# UseNext, Alphaload, Usepirate und andere ....



## Reducal (25 Januar 2007)

.... ist das der Anfang vom Ende: http://www.heise.de/newsticker/meldung/84242?


----------



## Aka-Aka (25 Januar 2007)

*AW: UseNext, Alphaload, Usepirate und andere ....*



> Mit dem Gerichtsbeschluss soll es Aviteo vorläufig untersagt werden, von der Verwertungsgesellschaft lizenzierte Werke zugänglich zu machen *und illegale Nutzungsoptionen möglicherweise missverständlich zu bewerben*.


----------



## goran (25 Januar 2007)

*AW: UseNext, Alphaload, Usepirate und andere ....*



Reducal schrieb:


> .... ist das der Anfang vom Ende: http://www.heise.de/newsticker/meldung/84242?



Für die deutschen Angebote und die deutschen Steuern auf jeden Fall.
Genauso wie für die "DeutschNet"-Erotik-Vorgaben. 2005 nur noch 6% der Steuereinnahmen von 2003. Dafür freut sich Holland über die Mehreinnahmen.

-- -- --

### Aufgabenziel
Führen Sie den Forumsthread über UseNext, Alphaload und Usepirate im Anschluss an den letzten Satz weiter.

### Bereitgestellte Angaben

-- -- --

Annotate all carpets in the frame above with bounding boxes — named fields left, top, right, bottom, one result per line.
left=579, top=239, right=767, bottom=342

-- -- --

### Ergebnis der Aufgabe
Ich würde mich nicht wundern, wenn Usenext ab übermorgen von Dubai aus operiert.

Goran


----------



## Reducal (25 Januar 2007)

*AW: UseNext, Alphaload, Usepirate und andere ....*



goran schrieb:


> Ich würde mich nicht wundern, wenn Usenext ab übermorgen von Dubai aus operiert.


Also nimmer aus Bayern, ein Traum! :balloon:


----------



## Aka-Aka (25 Januar 2007)

*AW: UseNext, Alphaload, Usepirate und andere ....*



goran schrieb:


> 2005 nur noch 6% der Steuereinnahmen von 2003. Dafür freut sich Holland über die Mehreinnahmen.


1. Milchmädchenrechnung - in NL zahlen die weniger Steuern und Firmen wie BU wären in Holland, selbst wenn es bei uns kein AVS gäbe. Wetten? "Wir wollen bleiben" - Heuchler! Und dann einen armen mittellosen GF aus Zoetermeer vorschieben, wenn es ans Bussgelder zahlen geht. Ach so, das war ja nicht BU - das waren ja die anderen 
2. zahlen die erwähnten ltd's von oben Steuern in De? Echt?
3. um welche Steuerausfälle geht es konkret? Belege?
Erwähnte BU zahlte 2003 meines Wissens 69.000 Euro Steuern für 6.8 Mio Euro Konzerngewinn. Steuerquote 1% (Quelle: Asoziale Marktwirtschaft, S. 70f)


----------



## Anonymus Connectus (25 Januar 2007)

*AW: UseNext, Alphaload, Usepirate und andere ....*



Aka-Aka schrieb:


> 2. zahlen die erwähnten ltd's von oben Steuern in De? Echt?


Zumindest bei Aviteo ist das sicher, definitiv - und das ganze sogar am Sitz ihrer Briefkastenadresse!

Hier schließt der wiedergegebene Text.